# Worried about finishing PhD



## shy_chick (Sep 27, 2006)

It takes 3-4 years to write up a PhD and I've been writing up unfunded in my 4th year since last Summer. I've been depressed at my slow progress. I have woken at 4 in the morning worrying about it.
My supervisor read each of my results chapters, then I gave in a draft of my whole thesis at the end of May. He read it at the end of July. :time 
I then got major corrections on one chapter :cry I just don't feel like I'll ever finish. I have until the end of September to finish. My supervisor says I need to have a higher standard of thesis as I will struggle in the viva. He compared it unfavourably with a recent thesis he had read. This stuff never came up the first time he read it.

I'm so bitter twowards my supervisor. He told me not to learn things throughout my thesis when I asked, do I need to know ......and I've had to learn them all in the write-up and don't feel I know the subject very well. There are still gaps that I've not resolved, everywhere. I still have to finish going over corrections on chapter 5, the conclusion, literature review, abstract, as well as filling in holes. He's been away for 3 weeks and may or may not be back today-he couldn't tell me. All I've done is chapter 4 which I was going to have done before he went away. It feels hopeless. I want to give up and get a job, but haven't got one.
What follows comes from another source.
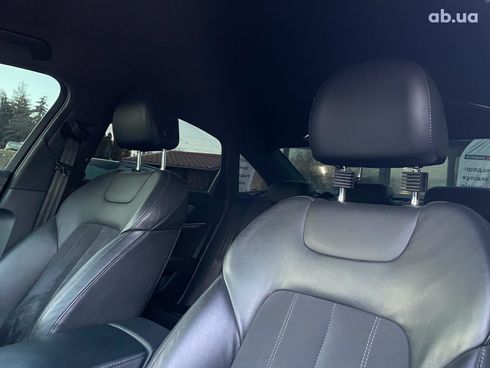 Audi A6 2018 черный - фото 29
I'm waiting to hear about job I interviewed for (will be 1-2 weeks to hear) and sent in a test, but was technically past this recruitment cycle.
Someone that started at the same time handed in ages ago, has been working, and has his viva soon. The other has funding for 4 years. I feel rubbish, and my advisors meetings were horrible every year and left me in tears. I feel like I'm scraping my way through and know nothing. It's been really bad for my confidence and self esteem, I feel useless.


----------



## anarchist_penn (Jan 21, 2006)

I went through a similar situation when I was working on my Masters thesis. Of course 
it's nothing compared to the effort in writing a PhD thesis. But giving up wouldn't 
be a logical decision considering the amount of resources and time you spent on the program. 
So when are you planning to graduate?


----------



## soundsgood (Nov 7, 2005)

Congratulations on getting this far. A little saying that has got me through some stressful times:
There is no outside emotional stress, there is only my response to a situation which I can learn to control.

Sounds like you drew a short straw with your thesis supervisor, (unfortunately that is half the battle) - but you've come this far with a crappy supervisor so i'm sure you can make the last few steps. Good luck and let us know how your going


----------



## R (Jun 13, 2006)

I can only say that :boogie 

You have gotten so far! I can honestly say that I am jealous!!!
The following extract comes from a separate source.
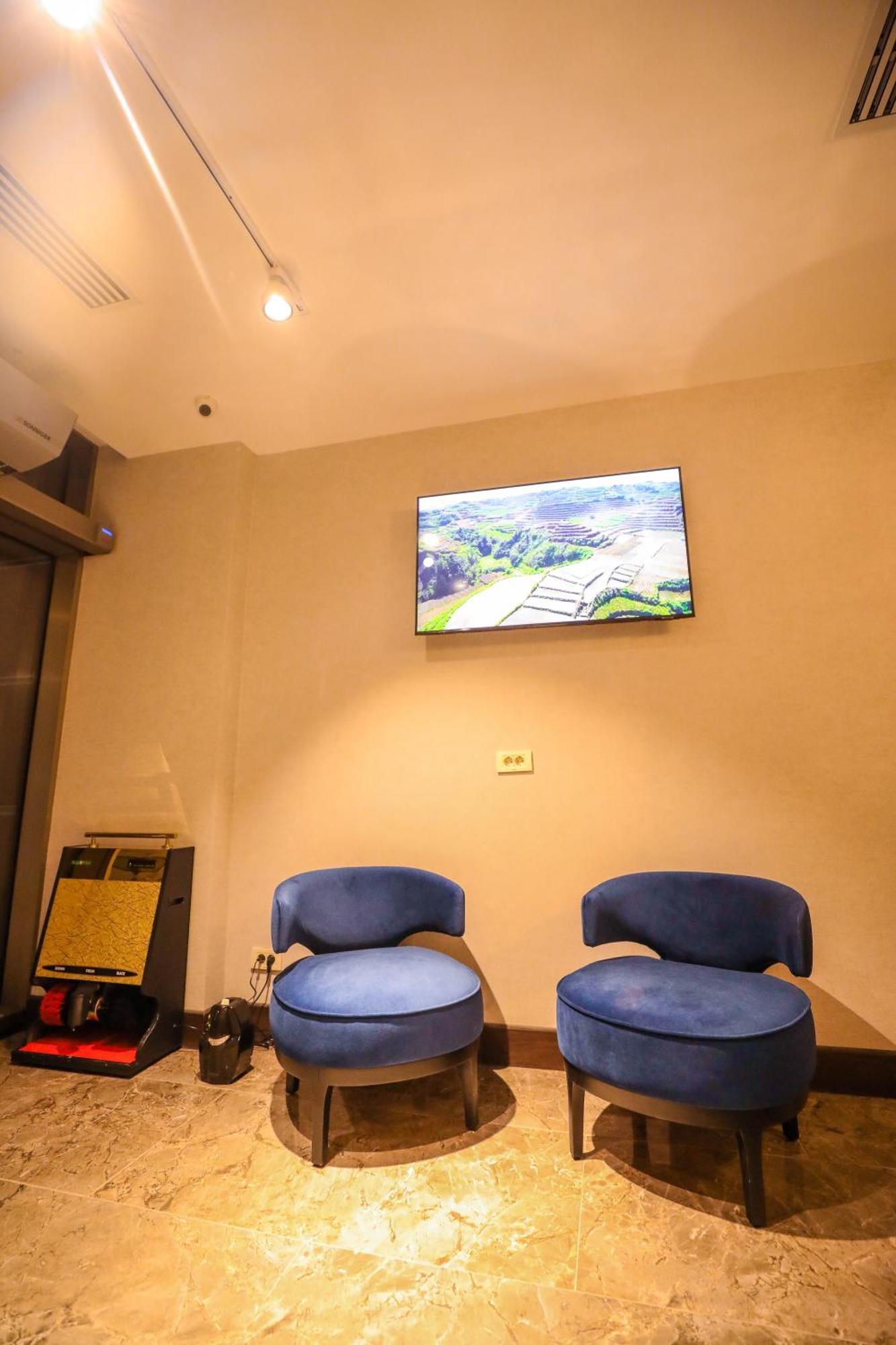 Arium Hotel Baku Kültér fotó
Jobs besides, I think that a PhD is something someone can be very proud about.


----------



## shy_chick (Sep 27, 2006)

anarchist_penn said:


> So when are you planning to graduate?


Would be in January or July. It is up to 10 weeks from submitting to viva. I'm sure it will require my supervisor though.

Thanks, it is a shame that I don't see it as an achievement, just something that I've messed up. Maybe I need some positive thinking?


----------